Common-Law Members, Part 3

Posted by Matt Postiff February 2, 2012 on Matt Postiff's Blog under Church 

Our local church membership process is quite simple. We essentially ask the candidate to publicly answer four questions: Are you saved? Have you been baptized by immersion since you believed? Do you agree to subscribe to the doctrine and constitution of the church? And are you conducting yourself generally as a Christian? If a credible "yes" is given to all four questions, the church votes to receive the person into membership. Actually, our membership class explains all of this in great detail in four sessions, followed by a time of sharing testimonies with the church board.

To those common-law members who may object to this simple process of membership, here are some thoughts: Isn't checking up on a person's salvation testimony a wise thing to do? Shouldn't we safeguard the gospel and the local church by asking a few select questions? Church discipline is a safeguard for the church after a member has entered; the membership questions form a safeguard for the church on the incoming side. Both are fallible processes, but shouldn't we make some attempt through a formal process? If the church membership is asked to vote in order to add a member, shouldn't they be assured that the person applying for membership is in agreement with them on the basics? Such agreement would have to be publicly testified for the church to accept it.
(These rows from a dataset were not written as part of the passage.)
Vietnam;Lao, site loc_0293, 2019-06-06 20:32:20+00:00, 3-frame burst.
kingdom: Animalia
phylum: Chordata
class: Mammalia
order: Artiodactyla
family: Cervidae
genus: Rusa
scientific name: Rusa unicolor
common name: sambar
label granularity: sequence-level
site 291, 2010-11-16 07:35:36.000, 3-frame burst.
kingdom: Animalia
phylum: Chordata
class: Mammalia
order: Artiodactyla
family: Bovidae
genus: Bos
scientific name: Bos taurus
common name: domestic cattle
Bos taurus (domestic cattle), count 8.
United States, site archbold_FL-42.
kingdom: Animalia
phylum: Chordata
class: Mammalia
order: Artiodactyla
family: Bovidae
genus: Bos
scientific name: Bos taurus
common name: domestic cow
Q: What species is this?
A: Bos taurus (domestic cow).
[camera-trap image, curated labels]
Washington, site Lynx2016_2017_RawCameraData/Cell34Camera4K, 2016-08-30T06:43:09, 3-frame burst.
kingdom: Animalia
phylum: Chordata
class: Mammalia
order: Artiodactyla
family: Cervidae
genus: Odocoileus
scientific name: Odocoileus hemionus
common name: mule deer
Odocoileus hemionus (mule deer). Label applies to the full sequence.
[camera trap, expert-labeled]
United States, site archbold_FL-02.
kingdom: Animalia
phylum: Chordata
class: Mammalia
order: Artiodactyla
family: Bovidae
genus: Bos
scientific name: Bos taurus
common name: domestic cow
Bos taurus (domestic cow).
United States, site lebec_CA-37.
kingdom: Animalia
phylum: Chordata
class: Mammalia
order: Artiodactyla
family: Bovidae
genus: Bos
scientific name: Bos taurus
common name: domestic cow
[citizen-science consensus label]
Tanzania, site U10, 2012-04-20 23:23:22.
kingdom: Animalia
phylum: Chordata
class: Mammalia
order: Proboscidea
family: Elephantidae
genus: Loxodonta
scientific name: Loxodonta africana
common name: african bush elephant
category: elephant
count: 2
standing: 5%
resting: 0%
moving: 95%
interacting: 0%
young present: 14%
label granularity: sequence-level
So, what should we do about those who are not willing to publicly give a positive response to these four questions? Some people languish in that state so long that a third category like a common-law member seems practical, even if not ideal. Christians are not supposed to somehow float along with no connection to a church family. The fact is that these people share in many things of the church--worshiping, hearing the preaching of the Word, giving, sharing meals, doing mundane tasks around the church, their names are in the church directory, etc. Some things they cannot do, of course. The kicker for me is that as a pastor I feel some responsibility toward them, and I actually exercise shepherd oversight and care for them as much as possible. So, they are kind-of-members but not full members. Maybe they are being silly, or even sinful, in their refusal to commit to membership, but then again there are a lot of other ways our official members can be silly or sinful and the pastor still shepherds them.